Number 1 – How Pretty Your Classroom Is
Spending hours making your classroom look Pinterest perfect is, quite honestly, not the best use of your time. In the same time it took to create one of these bulletin boards, you could have written an amazing, engaging, knowledge rich unit of work based on a mentor text. Children don’t care about your displays. They care about feeling successful in their learning. Sure, displays are an important record of learning, but spending hours on them at the expense of your family, your down time or other time spent on crafting highly effective teaching is too high a price to pay.
Number 2 - That you aren't making your own resources
I don’t quite understand the need to make everything yourself from scratch. Teaching isn’t a cottage industry or crafting circle. If you are worried that you are a ‘lazy teacher’ if you use high quality, pre-prepared resources, don’t be. Phonics ‘programs’ aligned to the evidence of reading and knowledge rich curriculum resources are basics in my book. Using quality resources doesn’t (and shouldn’t) take away the requirement for you to plan or make decisions. Any resource is just a tool to organise and present content. Your knowledge of what you want your students to learn and how to help them do that is critical in being an effective teacher. Pre-prepared programs and resources can help you do that.

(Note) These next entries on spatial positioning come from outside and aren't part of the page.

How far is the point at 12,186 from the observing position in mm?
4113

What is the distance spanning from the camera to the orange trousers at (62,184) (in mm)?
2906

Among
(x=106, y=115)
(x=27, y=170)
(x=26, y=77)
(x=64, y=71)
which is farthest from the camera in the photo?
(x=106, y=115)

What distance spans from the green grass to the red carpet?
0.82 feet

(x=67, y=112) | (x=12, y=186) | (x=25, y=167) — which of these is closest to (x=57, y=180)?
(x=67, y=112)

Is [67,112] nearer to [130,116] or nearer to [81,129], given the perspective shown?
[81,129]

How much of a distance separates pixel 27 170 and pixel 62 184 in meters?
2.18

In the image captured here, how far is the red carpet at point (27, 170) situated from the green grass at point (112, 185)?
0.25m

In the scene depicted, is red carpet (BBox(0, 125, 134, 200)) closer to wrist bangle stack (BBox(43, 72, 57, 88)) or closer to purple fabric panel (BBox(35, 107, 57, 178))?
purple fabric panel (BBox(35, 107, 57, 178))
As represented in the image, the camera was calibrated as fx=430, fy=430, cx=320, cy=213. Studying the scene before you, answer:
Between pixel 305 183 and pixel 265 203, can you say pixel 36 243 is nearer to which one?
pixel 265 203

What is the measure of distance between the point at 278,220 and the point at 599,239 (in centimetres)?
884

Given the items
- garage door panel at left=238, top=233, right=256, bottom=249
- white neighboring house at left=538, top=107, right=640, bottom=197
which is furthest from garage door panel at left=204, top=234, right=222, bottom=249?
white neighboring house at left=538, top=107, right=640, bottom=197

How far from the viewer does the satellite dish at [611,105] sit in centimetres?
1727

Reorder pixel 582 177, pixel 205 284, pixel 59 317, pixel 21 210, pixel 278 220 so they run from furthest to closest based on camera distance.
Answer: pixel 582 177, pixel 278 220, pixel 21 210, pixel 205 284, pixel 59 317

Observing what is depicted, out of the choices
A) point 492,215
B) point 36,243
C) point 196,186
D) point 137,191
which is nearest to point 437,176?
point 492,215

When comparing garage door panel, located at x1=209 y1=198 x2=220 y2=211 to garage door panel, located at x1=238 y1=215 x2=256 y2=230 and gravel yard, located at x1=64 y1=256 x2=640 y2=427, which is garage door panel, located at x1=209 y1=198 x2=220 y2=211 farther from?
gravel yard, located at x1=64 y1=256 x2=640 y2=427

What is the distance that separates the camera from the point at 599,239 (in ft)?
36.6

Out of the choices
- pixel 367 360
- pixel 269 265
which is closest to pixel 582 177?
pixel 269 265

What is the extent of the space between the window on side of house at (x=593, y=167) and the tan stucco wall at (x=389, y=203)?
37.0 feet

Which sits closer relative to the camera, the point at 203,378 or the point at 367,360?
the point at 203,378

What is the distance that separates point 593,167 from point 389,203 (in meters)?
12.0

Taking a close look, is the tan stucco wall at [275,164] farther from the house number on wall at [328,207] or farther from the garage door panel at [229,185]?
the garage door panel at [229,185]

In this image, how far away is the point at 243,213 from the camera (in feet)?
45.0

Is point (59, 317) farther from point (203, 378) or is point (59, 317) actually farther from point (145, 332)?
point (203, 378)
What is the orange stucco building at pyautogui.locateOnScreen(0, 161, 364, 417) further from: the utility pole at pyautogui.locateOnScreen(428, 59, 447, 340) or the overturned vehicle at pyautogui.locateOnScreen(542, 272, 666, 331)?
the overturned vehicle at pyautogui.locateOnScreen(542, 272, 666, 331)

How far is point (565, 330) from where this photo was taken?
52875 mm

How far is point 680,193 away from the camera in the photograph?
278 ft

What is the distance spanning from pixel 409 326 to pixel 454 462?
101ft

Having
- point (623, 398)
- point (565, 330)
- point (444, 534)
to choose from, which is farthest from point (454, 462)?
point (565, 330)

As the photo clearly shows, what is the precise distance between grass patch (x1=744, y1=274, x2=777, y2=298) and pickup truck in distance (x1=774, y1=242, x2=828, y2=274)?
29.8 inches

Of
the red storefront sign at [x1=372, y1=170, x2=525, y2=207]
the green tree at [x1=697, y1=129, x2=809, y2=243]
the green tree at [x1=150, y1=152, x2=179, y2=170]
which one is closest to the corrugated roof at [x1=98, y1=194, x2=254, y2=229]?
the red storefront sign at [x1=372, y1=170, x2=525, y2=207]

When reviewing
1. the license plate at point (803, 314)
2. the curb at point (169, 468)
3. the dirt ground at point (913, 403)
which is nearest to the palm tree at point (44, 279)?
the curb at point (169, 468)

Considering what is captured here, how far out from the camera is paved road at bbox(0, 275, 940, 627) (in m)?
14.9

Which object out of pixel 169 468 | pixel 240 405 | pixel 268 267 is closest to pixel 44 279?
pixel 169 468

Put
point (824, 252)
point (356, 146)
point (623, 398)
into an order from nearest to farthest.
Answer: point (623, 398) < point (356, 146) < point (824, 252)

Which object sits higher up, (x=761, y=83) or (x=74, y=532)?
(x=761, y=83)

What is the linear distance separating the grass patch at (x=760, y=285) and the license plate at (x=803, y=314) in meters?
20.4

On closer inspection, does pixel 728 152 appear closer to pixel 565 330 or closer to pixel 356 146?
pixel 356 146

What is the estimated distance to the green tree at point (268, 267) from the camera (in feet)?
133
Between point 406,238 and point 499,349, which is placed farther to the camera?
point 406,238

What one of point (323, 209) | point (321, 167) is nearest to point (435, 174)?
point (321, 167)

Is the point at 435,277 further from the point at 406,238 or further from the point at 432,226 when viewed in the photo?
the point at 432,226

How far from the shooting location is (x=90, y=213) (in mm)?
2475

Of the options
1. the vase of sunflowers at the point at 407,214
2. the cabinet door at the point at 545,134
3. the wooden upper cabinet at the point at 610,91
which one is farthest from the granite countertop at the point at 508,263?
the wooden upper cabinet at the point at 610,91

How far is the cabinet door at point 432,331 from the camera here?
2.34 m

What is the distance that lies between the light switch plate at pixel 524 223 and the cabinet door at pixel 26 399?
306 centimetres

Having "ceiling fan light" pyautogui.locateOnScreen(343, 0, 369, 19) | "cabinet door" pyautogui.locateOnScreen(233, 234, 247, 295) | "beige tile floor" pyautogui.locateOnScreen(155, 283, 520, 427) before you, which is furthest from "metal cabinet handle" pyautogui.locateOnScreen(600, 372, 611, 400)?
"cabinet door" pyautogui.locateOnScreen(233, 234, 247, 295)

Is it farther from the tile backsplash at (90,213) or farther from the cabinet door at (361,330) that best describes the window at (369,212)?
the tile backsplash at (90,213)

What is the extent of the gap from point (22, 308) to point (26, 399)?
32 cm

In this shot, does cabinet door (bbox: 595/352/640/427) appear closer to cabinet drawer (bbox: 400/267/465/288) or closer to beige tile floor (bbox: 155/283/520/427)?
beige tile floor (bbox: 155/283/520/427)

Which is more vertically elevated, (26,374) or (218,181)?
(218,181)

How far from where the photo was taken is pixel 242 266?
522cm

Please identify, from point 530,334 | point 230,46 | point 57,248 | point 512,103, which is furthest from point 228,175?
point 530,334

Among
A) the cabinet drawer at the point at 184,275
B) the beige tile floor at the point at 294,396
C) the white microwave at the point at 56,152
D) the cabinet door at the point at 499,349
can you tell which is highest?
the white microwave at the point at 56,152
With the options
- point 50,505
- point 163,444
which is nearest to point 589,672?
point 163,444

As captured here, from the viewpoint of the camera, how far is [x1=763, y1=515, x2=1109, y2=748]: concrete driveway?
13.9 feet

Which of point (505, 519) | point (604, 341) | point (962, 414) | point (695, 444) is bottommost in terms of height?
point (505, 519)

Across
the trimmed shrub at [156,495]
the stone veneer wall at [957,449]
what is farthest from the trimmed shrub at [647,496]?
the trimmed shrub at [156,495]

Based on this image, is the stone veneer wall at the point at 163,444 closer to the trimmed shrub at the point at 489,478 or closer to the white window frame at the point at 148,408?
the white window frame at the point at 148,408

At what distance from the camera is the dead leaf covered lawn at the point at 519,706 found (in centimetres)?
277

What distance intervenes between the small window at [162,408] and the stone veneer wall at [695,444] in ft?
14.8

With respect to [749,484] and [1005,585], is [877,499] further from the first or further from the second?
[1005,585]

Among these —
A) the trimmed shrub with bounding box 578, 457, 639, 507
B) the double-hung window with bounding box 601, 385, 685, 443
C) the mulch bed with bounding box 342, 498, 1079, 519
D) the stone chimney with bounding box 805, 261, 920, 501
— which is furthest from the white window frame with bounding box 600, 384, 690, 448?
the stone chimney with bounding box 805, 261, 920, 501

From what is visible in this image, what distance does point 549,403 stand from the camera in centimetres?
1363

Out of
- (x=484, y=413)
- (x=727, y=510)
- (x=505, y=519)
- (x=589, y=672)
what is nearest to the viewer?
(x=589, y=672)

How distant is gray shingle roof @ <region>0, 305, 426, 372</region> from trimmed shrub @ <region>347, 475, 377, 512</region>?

Number 3 – That Your Students Aren’t at the Same Place as the Students You See on Social Media
It’s really easy to feel that your students are miles behind everyone else when you see people sharing pictures of Foundation students producing full pages or writing. However, basing how you feel about your teaching on the social media posts of others is a recipe for discontent. Instead, keep your eye firmly on your own students’ growth in reading and writing. If your students start the school year 6 months behind expectations and end the year on par, then you have achieved an extraordinary feat. Remember, there will always be other teachers to compare yourself with. Some students will be ‘ahead’ of yours and some will be ‘behind’. Yours are the only ones that matter.
Number 4 – You Aren’t Teaching the Right Vocabulary
Two teachers can choose the exact same mentor text and choose completely different words to focus on in vocabulary lessons. Unlike phonics, vocabulary is not made up of a finite number of items and there is no magical list of vocab words that you must teach. No two classes or teachers will be the same, so don’t worry too much about finding the perfect words. Just choose words that your students will benefit the most from.
Number 5 – That You are Aren’t Doing Enough
The very fact that you may worry about this means that its unlikely to be the case. When it comes to doing ‘all of the things’ of structured literacy at a ‘gold standard’ level, I encourage you to aim high, but also be realistic. It is much better to be 'solid' in your literacy instruction across a range of areas than be a champion in just one. Consider how much of something is necessary for strong learning? Do you need to teach sentence structure explicitly every day or might one explicit lesson per week with many opportunities for practice be sufficient? Do you need to teach 15 vocabulary words a week or will 5 words taught in depth be enough?
If you find yourself losing sleep over any of the above matters, know that all will be well. Focus on what is important: moving your students from where they are to their next step in the most direct and engaging way possible. Aim for continual improvement in your teaching but don't expect that you'll do everything all at once. Learn from the experiences of others, but don't lose time comparing yourself to them. Your teaching journey is personal to you and remember - you won't break the children.